+++ TEXTAUSSCHNITT +++
Die 15-Minuten-Stadt ist ein städtebauliches Konzept, das die alltäglichen Wege auf eine Viertelstunde zu Fuß, mit dem Rad oder dem öffentlichen Nahverkehr reduzieren soll. In sozialen Netzwerken behaupten User, damit solle die Bewegungsfreiheit der Bewohnerinnen und Bewohner eingeschränkt werden. Mobilität sei dann angeblich nur noch einer kleinen Elite vorbehalten, während allen anderen Strafen drohen, wenn sie ihr Wohngebiet verlassen. Das Konzept sieht jedoch keine Sanktionen vor, sondern will vielmehr Anreize schaffen, freiwillig auf das Auto zu verzichten.

Tausende User haben seit Ende Januar 2023 ein Video des österreichischen Online-Fernsehsenders AUF1 auf Facebook geteilt, in dem verschiedene Behauptungen über das Konzept der 15-Minuten-Stadt aufgestellt werden. Das Video verbreitete sich auch auf Telegram, wo es hunderttausende Menschen sahen.

Die Behauptung: Das Video beginnt mit der Aussage, „Globalisten“ würden unter dem Vorwand eines „angeblichen Klimanotstandes“ nach Wegen suchen, „Menschen zu manipulieren und zu kontrollieren“. Smarte, 15-Minuten-Städte seien eine neue Methode, um dieses Ziel zu erreichen. In solchen Städten solle die Erzeugung von CO2 mit Hilfe eines Sozialkreditsystems „unter Strafe gestellt“ werden. Mobilität gebe es in 15-Minuten-Städten nur für eine herrschende Klasse, heißt es.

Das Konzept gehe demnach auf die Erfahrungen mit Lockdowns in der Corona-Pandemie – oder, wie es in dem aktuell geteilten Clip heißt, der „Pandemie-Inszenierung“ – zurück. In Wien, das Vorreiter bei der Umsetzung des Konzepts der 15-Minuten-Stadt ist, soll es den Bürgerinnen und Bürgern nicht erlaubt sein, eine ihnen zugewiesene Zone zu verlassen.
+++ BEREITGESTELLTE DATEN +++
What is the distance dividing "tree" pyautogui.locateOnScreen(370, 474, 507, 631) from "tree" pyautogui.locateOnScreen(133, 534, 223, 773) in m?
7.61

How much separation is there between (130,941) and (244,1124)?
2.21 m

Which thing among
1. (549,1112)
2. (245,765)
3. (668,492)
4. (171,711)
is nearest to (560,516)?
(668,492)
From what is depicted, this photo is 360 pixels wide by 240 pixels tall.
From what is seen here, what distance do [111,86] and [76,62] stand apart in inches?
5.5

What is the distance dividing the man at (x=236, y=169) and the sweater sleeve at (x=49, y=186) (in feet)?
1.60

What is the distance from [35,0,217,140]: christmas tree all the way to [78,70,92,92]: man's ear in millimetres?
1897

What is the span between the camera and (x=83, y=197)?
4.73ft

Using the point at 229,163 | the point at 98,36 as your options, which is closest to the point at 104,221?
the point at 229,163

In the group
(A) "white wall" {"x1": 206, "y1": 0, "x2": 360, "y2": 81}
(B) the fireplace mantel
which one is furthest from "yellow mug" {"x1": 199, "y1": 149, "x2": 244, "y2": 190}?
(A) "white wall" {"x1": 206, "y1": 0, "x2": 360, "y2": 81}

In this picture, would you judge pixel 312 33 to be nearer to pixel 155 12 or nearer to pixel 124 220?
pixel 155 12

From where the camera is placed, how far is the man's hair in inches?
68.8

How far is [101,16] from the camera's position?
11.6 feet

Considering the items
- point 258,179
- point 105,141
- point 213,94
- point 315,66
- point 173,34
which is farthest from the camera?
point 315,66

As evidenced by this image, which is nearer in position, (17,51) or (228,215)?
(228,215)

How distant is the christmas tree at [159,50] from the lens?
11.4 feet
+++
+++ BEREITGESTELLTE DATEN +++
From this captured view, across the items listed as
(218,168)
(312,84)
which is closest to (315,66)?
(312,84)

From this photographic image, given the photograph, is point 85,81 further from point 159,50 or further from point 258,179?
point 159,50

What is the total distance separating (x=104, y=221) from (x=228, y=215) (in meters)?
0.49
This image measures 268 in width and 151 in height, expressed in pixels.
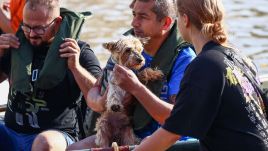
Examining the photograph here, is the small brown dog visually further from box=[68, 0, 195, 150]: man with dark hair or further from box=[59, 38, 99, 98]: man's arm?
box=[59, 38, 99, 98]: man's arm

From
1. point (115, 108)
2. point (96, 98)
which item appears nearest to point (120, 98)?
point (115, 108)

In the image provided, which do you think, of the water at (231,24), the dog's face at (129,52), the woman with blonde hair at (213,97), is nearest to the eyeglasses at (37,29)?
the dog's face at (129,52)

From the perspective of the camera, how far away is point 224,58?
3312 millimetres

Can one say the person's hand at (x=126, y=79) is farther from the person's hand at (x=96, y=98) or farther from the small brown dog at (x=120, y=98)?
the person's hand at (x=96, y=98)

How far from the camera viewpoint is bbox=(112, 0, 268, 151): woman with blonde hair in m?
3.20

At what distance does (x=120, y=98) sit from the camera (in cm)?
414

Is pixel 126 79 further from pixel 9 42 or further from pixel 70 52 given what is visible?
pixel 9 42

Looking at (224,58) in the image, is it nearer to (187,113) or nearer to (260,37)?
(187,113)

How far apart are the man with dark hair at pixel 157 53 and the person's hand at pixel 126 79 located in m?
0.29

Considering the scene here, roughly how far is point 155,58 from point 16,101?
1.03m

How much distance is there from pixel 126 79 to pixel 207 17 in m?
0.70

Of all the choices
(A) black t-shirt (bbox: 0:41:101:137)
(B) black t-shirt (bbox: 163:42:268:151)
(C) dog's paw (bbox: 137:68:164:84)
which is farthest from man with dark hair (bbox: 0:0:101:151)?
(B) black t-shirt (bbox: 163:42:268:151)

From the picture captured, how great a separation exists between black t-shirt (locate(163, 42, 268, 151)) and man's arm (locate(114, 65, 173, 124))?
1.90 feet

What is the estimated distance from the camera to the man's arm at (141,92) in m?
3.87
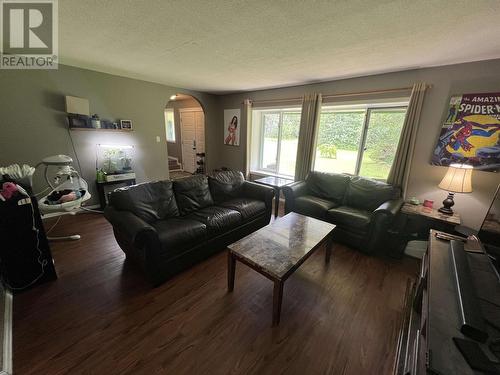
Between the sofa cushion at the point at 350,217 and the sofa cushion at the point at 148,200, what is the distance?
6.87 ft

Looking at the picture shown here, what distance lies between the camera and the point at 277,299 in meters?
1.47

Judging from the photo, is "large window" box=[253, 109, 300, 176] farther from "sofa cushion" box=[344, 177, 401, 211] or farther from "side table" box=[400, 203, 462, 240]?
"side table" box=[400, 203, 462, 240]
+++
_AUFGABENLISTE:_
1. Geben Sie aus dem Textausschnitt zur 15-Minuten-Stadt die Passage von „Tausende User haben“ bis einschließlich „hunderttausende Menschen sahen.“ wortgetreu aus.
2. Setzen Sie den Text über die 15-Minuten-Stadt im Anschluss an seinen letzten Satz fort.
Die Daten werden für die Bearbeitung nicht benötigt.

_SCHRIFTLICHE ANTWORTEN:_
1.
Tausende User haben seit Ende Januar 2023 ein Video des österreichischen Online-Fernsehsenders AUF1 auf Facebook geteilt, in dem verschiedene Behauptungen über das Konzept der 15-Minuten-Stadt aufgestellt werden. Das Video verbreitete sich auch auf Telegram, wo es hunderttausende Menschen sahen.

2.
In der britischen Stadt Oxford sollen angeblich sechs 15-Minuten-Bezirke entstehen, in denen die Autonutzung eingeschränkt werden soll. Der Stadtrat von Oxford plane Geldstrafen in Höhe von 70 Pfund (78 Euro) für Autofahrerinnen und Autofahrer, die mehr als 100 Tage im Jahr außerhalb der ihnen zugewiesenen Bezirke fahren, heißt es in dem Clip.

Screenshot der Behauptung auf Facebook: 22. Februar 2023 

Das rund fünfeinhalb Minuten lange Video wurde am 27. Januar 2023 auf der Website des österreichischen Online-Senders AUF1 veröffentlicht. Der Sender bezeichnet sich selbst als „ersten Online-TV-Sender, der professionelle, alternative und unabhängige Nachrichten anbietet“. AUF1 trat in der Vergangenheit mehrfach durch die Verbreitung von Falschinformationen und Verschwörungserzählungen in Erscheinung. AFP berichtete bereits über verschiedene Falschbehauptungen zu 15-Minuten-Städten hier.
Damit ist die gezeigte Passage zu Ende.